▸ Directions: Could you reproduce the passage about raising two little boys word for word, starting at "Raising two little" and ending at "Which is it?"?

▸ Text block:
——————
Raising two little boys is very complex. I never really knew what I was getting myself into and it's probably a good thing. There are so many things to observe and wonder or worry, really, if it's normal. I feel like I am constantly conducting field research on some intense scientific mission. Is it normal for my 20 month old to call most animals dogs and then provide the correct correlating sound? For example, Will sees a cat out the window, points and says "Dowg. Neow." I say, very slowly and exaggerated "No. Caaat." "Dowg. Neow." Clearly, this cannot be good. Then to cause further confusions, he will point to the horses in the bedroom and say "Dowg." I'll say "No, horses." He grabs his belly, throws his head back, and laughs hysterically as he makes a "neeeeeheeeey." So, maybe he's just a comic genius?! Which is it?
It doesn't help going for routine check-ups either. At least our current pediatrician is very reassuring, but I need to know why they give us a check list of milestones and then say "Oh, if he's not doing them all, it's okay." Well, why list them at all? Can someone please tell me. Two months ago, he was in for his 18 month check up, the only one I couldn't check was "Can your child remove his own shoes?" Are they kidding me? Will loves his shoes. He wants to sleep in them. At that point, there was never any effort to take them off, only put them on. I had to check no. Yesterday, he was trying to get his "new" tennis shoes off (Carter's old ones) and was struggling. I immediately began to worry. It's almost two months later and he can't take his shoes off! I began to help him get them off, and 8 minutes later I wondered, "If it's this hard for his adult mother to get his shoes off, how is he ever supposed to get them off without help?" And don't we fasten the shoes in such a manner as to discourage them taking them off??? My head is starting to hurt.
——————
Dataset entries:

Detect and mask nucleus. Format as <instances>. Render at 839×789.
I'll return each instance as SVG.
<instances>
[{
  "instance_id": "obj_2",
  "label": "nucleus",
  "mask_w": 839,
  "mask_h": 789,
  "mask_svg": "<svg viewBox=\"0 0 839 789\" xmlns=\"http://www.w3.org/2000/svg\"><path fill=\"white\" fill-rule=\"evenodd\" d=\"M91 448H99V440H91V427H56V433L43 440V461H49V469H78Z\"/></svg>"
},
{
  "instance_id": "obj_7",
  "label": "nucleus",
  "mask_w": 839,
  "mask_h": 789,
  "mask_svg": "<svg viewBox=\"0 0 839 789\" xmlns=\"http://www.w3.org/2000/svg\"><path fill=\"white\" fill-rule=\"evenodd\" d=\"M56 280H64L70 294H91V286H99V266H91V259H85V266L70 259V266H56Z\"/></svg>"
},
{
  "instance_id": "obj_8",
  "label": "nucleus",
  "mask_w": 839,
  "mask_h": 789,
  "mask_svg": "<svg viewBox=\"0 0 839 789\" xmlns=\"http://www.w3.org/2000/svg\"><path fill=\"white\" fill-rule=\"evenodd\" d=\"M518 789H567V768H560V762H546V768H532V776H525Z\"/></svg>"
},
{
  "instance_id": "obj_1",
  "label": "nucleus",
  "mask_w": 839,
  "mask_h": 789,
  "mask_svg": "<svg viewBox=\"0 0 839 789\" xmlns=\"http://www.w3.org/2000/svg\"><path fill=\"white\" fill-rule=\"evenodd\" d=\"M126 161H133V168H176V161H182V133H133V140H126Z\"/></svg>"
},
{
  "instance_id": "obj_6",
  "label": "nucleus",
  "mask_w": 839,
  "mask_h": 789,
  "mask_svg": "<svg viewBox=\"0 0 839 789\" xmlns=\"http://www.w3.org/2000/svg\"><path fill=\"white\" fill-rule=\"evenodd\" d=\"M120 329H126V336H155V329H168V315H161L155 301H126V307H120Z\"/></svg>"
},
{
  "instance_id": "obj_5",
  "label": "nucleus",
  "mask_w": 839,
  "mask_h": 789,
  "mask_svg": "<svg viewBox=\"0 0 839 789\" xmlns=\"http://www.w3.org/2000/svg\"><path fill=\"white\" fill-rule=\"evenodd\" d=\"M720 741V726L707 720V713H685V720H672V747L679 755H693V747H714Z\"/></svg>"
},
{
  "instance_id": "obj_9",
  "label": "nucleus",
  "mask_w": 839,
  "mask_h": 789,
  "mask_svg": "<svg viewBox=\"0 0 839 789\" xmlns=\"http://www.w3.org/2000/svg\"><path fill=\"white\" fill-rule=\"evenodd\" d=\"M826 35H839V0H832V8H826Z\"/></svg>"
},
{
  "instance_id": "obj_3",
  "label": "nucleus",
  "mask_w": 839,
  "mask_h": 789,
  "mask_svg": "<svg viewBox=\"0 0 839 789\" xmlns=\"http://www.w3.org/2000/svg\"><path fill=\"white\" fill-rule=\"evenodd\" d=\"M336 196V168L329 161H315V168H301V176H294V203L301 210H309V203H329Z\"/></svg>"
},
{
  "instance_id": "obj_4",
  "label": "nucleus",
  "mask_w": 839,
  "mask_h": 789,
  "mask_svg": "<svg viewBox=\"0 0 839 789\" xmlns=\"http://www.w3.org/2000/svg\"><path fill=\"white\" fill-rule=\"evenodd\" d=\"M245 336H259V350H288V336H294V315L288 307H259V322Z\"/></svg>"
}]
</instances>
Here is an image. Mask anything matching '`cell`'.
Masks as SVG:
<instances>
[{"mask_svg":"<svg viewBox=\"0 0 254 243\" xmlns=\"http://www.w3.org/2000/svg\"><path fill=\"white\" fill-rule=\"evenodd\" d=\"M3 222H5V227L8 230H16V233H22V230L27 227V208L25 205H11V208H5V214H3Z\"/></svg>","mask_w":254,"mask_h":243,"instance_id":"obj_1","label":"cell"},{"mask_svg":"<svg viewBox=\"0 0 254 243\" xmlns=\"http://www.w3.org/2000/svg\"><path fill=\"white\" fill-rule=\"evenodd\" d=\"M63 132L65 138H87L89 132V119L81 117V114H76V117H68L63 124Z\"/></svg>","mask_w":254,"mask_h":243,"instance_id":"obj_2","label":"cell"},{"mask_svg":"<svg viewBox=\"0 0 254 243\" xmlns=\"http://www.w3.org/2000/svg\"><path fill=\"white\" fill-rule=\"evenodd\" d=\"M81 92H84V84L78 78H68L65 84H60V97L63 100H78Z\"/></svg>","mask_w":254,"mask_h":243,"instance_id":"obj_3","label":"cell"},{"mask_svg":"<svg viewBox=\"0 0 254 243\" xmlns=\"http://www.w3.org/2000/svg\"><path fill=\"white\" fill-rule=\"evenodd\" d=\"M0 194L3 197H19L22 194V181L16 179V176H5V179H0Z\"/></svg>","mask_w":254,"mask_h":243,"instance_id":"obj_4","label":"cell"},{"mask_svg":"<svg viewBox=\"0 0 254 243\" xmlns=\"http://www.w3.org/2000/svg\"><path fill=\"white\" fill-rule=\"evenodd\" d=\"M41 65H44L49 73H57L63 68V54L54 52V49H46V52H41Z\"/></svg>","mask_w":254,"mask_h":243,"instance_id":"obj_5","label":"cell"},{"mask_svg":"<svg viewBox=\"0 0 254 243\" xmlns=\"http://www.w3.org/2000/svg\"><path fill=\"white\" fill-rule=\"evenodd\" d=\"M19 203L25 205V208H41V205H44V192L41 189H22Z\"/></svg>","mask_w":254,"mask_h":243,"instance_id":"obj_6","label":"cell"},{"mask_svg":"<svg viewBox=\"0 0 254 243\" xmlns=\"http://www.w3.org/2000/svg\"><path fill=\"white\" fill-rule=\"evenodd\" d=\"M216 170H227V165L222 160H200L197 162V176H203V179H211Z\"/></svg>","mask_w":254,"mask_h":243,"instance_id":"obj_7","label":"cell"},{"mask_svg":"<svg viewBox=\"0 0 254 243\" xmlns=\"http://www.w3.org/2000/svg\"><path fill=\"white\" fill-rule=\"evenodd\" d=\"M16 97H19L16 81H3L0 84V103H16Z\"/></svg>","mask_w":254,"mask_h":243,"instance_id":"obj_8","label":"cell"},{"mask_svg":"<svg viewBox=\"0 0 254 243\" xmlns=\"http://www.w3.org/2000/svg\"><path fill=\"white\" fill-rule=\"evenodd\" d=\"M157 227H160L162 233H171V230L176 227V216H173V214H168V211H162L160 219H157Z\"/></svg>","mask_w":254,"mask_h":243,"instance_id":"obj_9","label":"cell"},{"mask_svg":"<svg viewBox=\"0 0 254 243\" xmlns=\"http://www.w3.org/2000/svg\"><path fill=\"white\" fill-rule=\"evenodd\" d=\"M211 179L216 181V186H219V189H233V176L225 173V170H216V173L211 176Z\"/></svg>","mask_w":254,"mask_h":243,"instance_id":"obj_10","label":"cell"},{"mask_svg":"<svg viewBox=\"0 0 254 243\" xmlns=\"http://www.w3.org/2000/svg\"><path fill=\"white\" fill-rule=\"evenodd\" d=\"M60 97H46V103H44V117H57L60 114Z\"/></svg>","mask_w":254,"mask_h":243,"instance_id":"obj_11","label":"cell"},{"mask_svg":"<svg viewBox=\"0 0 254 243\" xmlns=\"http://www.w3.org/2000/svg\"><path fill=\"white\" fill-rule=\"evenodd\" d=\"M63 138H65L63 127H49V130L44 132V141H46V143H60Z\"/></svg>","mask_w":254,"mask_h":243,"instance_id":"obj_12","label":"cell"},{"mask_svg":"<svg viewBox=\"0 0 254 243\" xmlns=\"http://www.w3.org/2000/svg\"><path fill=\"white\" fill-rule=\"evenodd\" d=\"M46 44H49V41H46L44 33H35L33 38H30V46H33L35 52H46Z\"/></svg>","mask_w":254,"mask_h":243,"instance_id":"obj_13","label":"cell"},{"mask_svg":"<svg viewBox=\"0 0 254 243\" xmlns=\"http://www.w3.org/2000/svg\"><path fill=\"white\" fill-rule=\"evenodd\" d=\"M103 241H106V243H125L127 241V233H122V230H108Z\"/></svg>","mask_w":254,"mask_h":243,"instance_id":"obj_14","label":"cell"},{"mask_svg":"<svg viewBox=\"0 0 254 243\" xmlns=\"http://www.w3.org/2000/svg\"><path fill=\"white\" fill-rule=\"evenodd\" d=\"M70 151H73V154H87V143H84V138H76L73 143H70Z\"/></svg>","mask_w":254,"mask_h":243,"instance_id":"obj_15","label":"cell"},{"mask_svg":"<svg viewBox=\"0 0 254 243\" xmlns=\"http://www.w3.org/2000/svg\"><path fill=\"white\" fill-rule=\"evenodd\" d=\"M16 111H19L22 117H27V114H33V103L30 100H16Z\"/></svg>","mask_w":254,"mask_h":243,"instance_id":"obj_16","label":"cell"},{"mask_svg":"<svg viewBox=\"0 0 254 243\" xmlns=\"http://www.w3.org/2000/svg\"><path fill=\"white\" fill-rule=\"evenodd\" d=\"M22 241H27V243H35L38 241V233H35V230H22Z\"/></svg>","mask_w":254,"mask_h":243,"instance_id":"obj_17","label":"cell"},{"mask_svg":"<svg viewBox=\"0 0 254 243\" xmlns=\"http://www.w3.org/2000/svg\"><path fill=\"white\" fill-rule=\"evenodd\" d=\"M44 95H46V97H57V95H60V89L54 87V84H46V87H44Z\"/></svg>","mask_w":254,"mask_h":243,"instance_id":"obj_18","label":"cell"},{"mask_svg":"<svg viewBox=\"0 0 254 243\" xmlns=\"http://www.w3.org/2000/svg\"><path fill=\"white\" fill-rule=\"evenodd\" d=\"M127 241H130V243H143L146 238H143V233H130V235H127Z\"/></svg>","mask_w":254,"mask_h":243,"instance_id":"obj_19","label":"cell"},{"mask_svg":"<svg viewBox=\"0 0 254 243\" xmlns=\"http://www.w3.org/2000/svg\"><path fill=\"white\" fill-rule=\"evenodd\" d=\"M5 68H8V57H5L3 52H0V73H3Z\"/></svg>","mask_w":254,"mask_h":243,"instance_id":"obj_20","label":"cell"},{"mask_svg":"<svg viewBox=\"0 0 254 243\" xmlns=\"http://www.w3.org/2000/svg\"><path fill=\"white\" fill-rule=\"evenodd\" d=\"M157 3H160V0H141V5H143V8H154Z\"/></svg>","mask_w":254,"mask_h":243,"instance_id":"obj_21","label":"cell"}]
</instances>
——————
▸ Problem solution:
Raising two little boys is very complex. I never really knew what I was getting myself into and it's probably a good thing. There are so many things to observe and wonder or worry, really, if it's normal. I feel like I am constantly conducting field research on some intense scientific mission. Is it normal for my 20 month old to call most animals dogs and then provide the correct correlating sound? For example, Will sees a cat out the window, points and says "Dowg. Neow." I say, very slowly and exaggerated "No. Caaat." "Dowg. Neow." Clearly, this cannot be good. Then to cause further confusions, he will point to the horses in the bedroom and say "Dowg." I'll say "No, horses." He grabs his belly, throws his head back, and laughs hysterically as he makes a "neeeeeheeeey." So, maybe he's just a comic genius?! Which is it?